Problem to solve => Pull out every line of the data below that contains the word "black", and copy each one in full. Case counts.

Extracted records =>
————————

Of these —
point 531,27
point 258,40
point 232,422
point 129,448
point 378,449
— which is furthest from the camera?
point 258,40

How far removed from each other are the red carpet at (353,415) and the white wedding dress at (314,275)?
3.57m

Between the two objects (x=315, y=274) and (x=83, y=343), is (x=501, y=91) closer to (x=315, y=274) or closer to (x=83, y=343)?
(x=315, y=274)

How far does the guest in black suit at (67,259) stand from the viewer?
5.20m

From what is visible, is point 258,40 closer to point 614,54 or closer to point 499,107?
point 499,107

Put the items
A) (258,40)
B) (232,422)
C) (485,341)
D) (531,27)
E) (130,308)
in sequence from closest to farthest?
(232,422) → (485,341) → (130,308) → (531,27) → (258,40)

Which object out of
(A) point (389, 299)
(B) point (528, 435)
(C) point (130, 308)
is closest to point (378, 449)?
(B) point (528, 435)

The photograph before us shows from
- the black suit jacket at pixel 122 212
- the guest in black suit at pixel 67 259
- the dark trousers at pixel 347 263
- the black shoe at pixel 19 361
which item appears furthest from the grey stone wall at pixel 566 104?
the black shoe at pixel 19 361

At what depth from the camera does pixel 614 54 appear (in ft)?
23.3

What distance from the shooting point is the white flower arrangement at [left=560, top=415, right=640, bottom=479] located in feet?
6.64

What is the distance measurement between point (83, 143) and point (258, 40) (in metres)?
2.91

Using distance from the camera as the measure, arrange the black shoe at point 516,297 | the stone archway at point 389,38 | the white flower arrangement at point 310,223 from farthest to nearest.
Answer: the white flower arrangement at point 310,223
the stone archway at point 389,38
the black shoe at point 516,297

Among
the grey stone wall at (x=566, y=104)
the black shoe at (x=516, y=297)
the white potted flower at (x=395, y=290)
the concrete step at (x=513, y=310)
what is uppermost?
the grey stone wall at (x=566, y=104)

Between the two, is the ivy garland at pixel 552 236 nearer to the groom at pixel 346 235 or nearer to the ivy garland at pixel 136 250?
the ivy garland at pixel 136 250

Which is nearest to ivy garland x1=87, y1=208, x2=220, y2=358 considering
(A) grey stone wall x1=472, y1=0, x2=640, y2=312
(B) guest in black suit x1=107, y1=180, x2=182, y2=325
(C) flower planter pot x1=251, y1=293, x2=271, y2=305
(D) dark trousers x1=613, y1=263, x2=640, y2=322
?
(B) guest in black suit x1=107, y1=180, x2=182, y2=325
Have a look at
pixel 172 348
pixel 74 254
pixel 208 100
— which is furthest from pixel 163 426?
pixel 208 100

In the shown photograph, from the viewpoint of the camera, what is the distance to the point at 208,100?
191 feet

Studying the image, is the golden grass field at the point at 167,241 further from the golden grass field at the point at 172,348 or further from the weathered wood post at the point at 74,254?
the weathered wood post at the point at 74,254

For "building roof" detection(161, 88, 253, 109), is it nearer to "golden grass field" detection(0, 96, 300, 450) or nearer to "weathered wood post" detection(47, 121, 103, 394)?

————————

Written response =>
How far does the guest in black suit at (67,259) stand from the viewer?
- the black suit jacket at pixel 122 212
- the guest in black suit at pixel 67 259
- the black shoe at pixel 19 361
the black shoe at pixel 19 361
Using distance from the camera as the measure, arrange the black shoe at point 516,297 | the stone archway at point 389,38 | the white flower arrangement at point 310,223 from farthest to nearest.
the black shoe at point 516,297
the black shoe at (x=516, y=297)
(B) guest in black suit x1=107, y1=180, x2=182, y2=325
(B) guest in black suit x1=107, y1=180, x2=182, y2=325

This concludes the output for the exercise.